• Exercise instructions: Please copy every line from the following entries in which the word "burst" appears.

Collected data entries:
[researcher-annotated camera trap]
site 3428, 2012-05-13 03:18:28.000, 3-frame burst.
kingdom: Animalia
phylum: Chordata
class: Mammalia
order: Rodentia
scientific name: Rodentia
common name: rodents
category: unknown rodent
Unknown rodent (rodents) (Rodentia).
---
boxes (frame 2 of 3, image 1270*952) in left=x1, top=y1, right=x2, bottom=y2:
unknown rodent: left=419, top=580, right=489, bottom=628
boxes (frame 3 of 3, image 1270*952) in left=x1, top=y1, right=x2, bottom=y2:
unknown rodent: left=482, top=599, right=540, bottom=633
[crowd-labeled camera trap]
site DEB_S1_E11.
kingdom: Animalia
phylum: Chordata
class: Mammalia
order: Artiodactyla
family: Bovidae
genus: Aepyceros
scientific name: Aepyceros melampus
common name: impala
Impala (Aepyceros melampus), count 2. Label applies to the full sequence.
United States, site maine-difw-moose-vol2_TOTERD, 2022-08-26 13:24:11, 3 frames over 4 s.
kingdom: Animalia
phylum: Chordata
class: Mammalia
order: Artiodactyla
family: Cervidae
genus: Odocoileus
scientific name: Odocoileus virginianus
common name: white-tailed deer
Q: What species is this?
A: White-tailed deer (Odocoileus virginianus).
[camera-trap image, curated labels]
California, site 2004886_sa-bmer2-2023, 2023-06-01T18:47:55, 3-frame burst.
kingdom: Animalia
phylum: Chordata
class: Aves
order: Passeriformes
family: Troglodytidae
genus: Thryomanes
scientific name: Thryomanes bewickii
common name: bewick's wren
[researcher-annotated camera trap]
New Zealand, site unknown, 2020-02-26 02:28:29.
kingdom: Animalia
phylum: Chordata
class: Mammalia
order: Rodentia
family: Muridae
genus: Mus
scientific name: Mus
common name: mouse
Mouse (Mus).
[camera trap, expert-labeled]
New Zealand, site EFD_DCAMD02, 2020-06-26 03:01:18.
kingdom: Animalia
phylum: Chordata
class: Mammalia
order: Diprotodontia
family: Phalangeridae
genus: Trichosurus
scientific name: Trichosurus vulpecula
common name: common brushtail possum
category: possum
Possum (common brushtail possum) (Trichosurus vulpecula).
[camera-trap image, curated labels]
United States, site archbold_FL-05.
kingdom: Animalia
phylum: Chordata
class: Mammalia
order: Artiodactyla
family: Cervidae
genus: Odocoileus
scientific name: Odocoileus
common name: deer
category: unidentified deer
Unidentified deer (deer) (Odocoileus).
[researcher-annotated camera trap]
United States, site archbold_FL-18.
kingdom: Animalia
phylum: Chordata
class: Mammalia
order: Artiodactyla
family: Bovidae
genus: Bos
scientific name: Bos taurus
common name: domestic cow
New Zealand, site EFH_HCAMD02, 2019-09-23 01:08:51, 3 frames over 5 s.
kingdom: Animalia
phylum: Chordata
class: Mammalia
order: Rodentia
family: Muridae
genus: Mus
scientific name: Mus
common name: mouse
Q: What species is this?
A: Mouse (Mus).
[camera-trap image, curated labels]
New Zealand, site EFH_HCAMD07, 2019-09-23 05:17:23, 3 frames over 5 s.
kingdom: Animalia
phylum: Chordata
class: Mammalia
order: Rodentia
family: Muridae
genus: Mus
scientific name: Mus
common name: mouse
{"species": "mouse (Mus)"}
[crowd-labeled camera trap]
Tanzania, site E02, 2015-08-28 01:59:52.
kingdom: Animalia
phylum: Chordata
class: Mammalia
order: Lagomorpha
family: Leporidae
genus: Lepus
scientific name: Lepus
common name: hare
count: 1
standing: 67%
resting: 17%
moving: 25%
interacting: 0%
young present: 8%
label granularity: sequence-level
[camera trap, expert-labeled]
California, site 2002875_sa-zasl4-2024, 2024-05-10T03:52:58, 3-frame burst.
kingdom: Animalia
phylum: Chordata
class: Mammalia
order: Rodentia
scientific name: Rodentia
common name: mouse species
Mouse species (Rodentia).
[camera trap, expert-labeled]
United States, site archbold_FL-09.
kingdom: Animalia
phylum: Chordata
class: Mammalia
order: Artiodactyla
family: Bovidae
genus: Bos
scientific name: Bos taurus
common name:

• Written answer:
site 3428, 2012-05-13 03:18:28.000, 3-frame burst.
California, site 2004886_sa-bmer2-2023, 2023-06-01T18:47:55, 3-frame burst.
California, site 2002875_sa-zasl4-2024, 2024-05-10T03:52:58, 3-frame burst.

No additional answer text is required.